* _Sección del documento_
++++++
Si existe un deporte poliédrico, capaz de combinar enormes dosis de comedia, drama, épica, patetismo, suspense y terror, ese es el fútbol. Cada hincha crea un relato acerca de su equipo y los rivales en el que encaja las desventuras que sufren jornada a jornada. Al echar la vista atrás, la temporada suele poseer un carácter tragicómico, con etapas de distinta índole y múltiples matices, que además ha de enmarcarse en la identidad que cada uno atribuía previamente a sus colores. Ante esto, y en espera del ansiado retorno del fútbol de clubes, abruptamente interrumpido por un cuestionado Mundial, en La Galerna proponemos el siguiente juego: identificar la esencia narrativa de los tres principales clubes españoles con ejemplos de películas de cada uno de los géneros principales. Somos conscientes de la dificultad subjetiva que supone el reto, mas siempre fuimos echaos palante. Comenzamos con la comedia dramática, denominación que parece contradictoria en sí misma. Aunque quizá sea, precisamente por esto, la más realista a la hora de describir la vida. La nuestra, la de nuestro equipo y la de sus adversarios.
Atlético de Madrid – Trainspotting
«Elige la vida. Elige un empleo. Elige una carrera. Elige una familia. Elige un televisor grande que te cagas. Elige lavadoras, coches, equipos de compact disc y abrelatas eléctricos. Elige la salud, colesterol bajo y seguros dentales. Elige pagar hipotecas a interés fijo. Elige un piso piloto. Elige a tus amigos. (…) Elige pudrirte de miedo cagándote y meándote encima en un asilo miserable, siendo una carga para los niñatos egoístas y hechos polvo que has engendrado para reemplazarte. Elige tu futuro. Elige la vida… Pero, ¿por qué iba a querer yo elegir algo así? Yo elegí no elegir la vida: yo elegí otra cosa. ¿Y las razones? No hay razones. Quién necesita razones cuando tienes heroína».
++++++
* _Lista de tareas_
A: Según el texto sobre fútbol y cine, ¿qué película representa al Atlético de Madrid?
B: Continúa el texto sobre fútbol y cine a partir de la cita final, manteniendo su tono y su propósito.
++++++
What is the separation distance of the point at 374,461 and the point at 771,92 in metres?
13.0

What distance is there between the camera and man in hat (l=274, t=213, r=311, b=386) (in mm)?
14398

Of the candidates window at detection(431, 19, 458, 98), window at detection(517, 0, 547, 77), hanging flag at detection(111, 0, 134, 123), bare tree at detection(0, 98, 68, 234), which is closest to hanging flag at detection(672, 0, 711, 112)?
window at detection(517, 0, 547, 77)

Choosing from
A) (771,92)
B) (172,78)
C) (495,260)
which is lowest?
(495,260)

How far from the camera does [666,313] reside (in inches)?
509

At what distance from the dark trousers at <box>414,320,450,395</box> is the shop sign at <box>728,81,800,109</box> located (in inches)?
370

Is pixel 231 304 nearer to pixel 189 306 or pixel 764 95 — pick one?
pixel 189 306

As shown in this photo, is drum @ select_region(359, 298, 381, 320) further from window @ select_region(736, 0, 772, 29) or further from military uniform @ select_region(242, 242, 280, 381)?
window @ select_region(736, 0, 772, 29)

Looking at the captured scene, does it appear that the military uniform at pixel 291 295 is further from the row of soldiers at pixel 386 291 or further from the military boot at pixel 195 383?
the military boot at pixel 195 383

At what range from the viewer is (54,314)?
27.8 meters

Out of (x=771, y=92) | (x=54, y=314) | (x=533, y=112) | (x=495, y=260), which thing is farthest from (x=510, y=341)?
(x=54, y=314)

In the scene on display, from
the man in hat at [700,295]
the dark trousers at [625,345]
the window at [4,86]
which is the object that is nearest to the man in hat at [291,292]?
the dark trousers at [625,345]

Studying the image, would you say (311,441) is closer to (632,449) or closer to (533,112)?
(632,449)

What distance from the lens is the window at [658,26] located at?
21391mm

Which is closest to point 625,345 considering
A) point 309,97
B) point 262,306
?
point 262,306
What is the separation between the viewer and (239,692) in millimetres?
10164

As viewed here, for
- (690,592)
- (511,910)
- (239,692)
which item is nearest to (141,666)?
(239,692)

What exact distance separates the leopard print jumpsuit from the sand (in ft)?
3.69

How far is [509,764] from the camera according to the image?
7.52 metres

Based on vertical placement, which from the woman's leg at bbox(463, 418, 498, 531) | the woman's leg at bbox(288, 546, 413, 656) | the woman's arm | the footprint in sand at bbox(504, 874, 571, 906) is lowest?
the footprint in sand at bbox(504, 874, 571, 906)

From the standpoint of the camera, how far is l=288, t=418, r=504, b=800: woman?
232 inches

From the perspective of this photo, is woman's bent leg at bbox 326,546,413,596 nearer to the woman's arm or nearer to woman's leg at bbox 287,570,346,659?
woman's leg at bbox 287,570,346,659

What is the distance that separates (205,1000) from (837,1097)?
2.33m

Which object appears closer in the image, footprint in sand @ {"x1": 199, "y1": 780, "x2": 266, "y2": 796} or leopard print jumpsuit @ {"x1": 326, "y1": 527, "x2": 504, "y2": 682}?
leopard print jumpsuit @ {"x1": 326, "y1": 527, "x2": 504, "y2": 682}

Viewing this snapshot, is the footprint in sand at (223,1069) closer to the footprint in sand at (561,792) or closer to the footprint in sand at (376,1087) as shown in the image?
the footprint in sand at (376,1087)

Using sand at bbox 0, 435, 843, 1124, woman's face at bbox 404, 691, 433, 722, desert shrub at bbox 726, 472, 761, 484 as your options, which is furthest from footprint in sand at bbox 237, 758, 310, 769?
++++++
* _Respuestas escritas_
A: Trainspotting.

B:
Basta el monólogo inicial del film de Danny Boyle, extraído del conocido texto de Irvine Welsh, para condensar en un puñado de frases la retórica exclusivista en la que la afición del Atleti encuentra el mayor confort. Empleo deliberadamente el término “exclusivista”, y conviene ahondar en este punto para desterrar equívocos. Desde hace años una corriente exacerba artificialmente la identificación rojiblanca con lo obrero, sobre todo en la parte de su hinchada más románticamente izquierdista. ¡Quiá! En mi opinión, se trata de algo totalmente discutible. Los obreros reales no constituyen esa clase estéticamente pura tantas veces idealizada por según qué vanguardias. Los obreros reales escuchan pop y reggaetón, quieren progresar en la vida antes que revolcarse en el fetichismo y, horresco referens, la mayor parte de las veces son del Madrid.
Los obreros reales no constituyen esa clase estéticamente pura tantas veces idealizada por según qué vanguardias
Sin embargo, la afición del Atleti se autodefine como especial, recalcando específica y altivamente su oposición al “camino fácil”. La naturaleza colchonera conllevaría en puridad, entonces, un punto de hipsterismo, de algún modo similar al que se atribuyen los protagonistas de Trainspotting. Por si fuera poco, las críticas de Renton a la rutina consumista y al calor del establo nietzscheano resuenan a cierto eco atlético dirigido contra ese enemigo, nebuloso e indefinido, que ellos voluntariosamente identifican con el madridismo; que la comparación no sea justa ni cierta no impide que la perciban así. Y existe otro nexo, menos obvio, entre la cinta y el Atlético. Se trata del leitmotiv de la droga: antes de la llegada de Simeone, la categoría de sustancia que te hace sufrir y no puedes dejar constituía un estereotipo del que los propios aficionados se enorgullecían, para alivio de los publicistas sin ideas.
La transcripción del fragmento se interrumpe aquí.